Excerpt from a letter to Don Norman:
“One of your partner’s heuristics is aesthetic and minimalist design. What a hard one to talk about!
The key I think is beauty vs. fashion. Fashion is flashy. Beauty is simply well designed. What is well designed?
A well designed product meets the needs of use while bringing a sense of satisfaction through use. Line is articulated, but not pushy, shapes are ergonomic (Herman Miller Aeron chairs, or his Red Line), colors appropriate and natural. Pleasure is experienced at first contact in the showroom, and increases rather than decreases through daily companionship. (the canon s100 is such a tool)
The well-designed product is rarely the most striking on the shelf; it should never be judged against the alternatives upon first blush but always slept on (and with, if possible– I mean this in a non-sexual but again, in a companionable way).
The well designed product’s interface is understandable, but not utterly revealed; as one uses the well designed object it continues to reveal its fitness to the task. You discover advanced features as you need them; you do not wade through them to get to what you need everyday.
The well designed product knows its place in the world and fits with other products; flip through an Ikea catalog to see some possibilities (Ikea products are often well designed by not always well executed.) The canon s100 slides in the front pocket of a pair of jeans; the rolling suitcase slides under the seat in front of you; the Aeron seats comfortably the 300 pound and the 125 pound board member. The palm fits the palm.
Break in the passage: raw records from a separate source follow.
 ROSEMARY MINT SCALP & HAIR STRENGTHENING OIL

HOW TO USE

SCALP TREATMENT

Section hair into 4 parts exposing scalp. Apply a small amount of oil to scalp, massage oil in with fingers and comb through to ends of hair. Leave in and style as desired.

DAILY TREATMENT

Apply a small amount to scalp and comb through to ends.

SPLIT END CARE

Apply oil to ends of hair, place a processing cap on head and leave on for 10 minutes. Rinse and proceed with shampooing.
Personally I do not consider the m-series palm beautiful– I don’t think they know what they are doing. The flip on the bottom is as full of false purpose as fins on a thunderbird. I consider the palm 5 the most beautiful. Slim and sharp as a little black book (and reminiscent of the prowess that comes with one), it slides in a dozen different pockets. It was the first rechargeable palm (thus conscious of the environment it has responsibility to) and it was designed to be ambidextrous; it’s a charmer.
I also don’t think that the imac’s truly beautiful; merely inventive. The shape of a user’s body when interacting with them tells most of the story. How can the product be beautiful when it makes the user ugly?
Jakob Nielsen’s Designing Web Usability is a stunningly designed book; revealed by the audience it garnered him. But the mistake would be to assume it was well designed because it was — well designed. Homepage Usability is a pretty shell and as such, a failure. Too heavy to read comfortably, too flashy for its subject; it’s a whitepaper in a promdress.
The content and design of Designing Web Usability were in perfect unity. Beauty resulted.”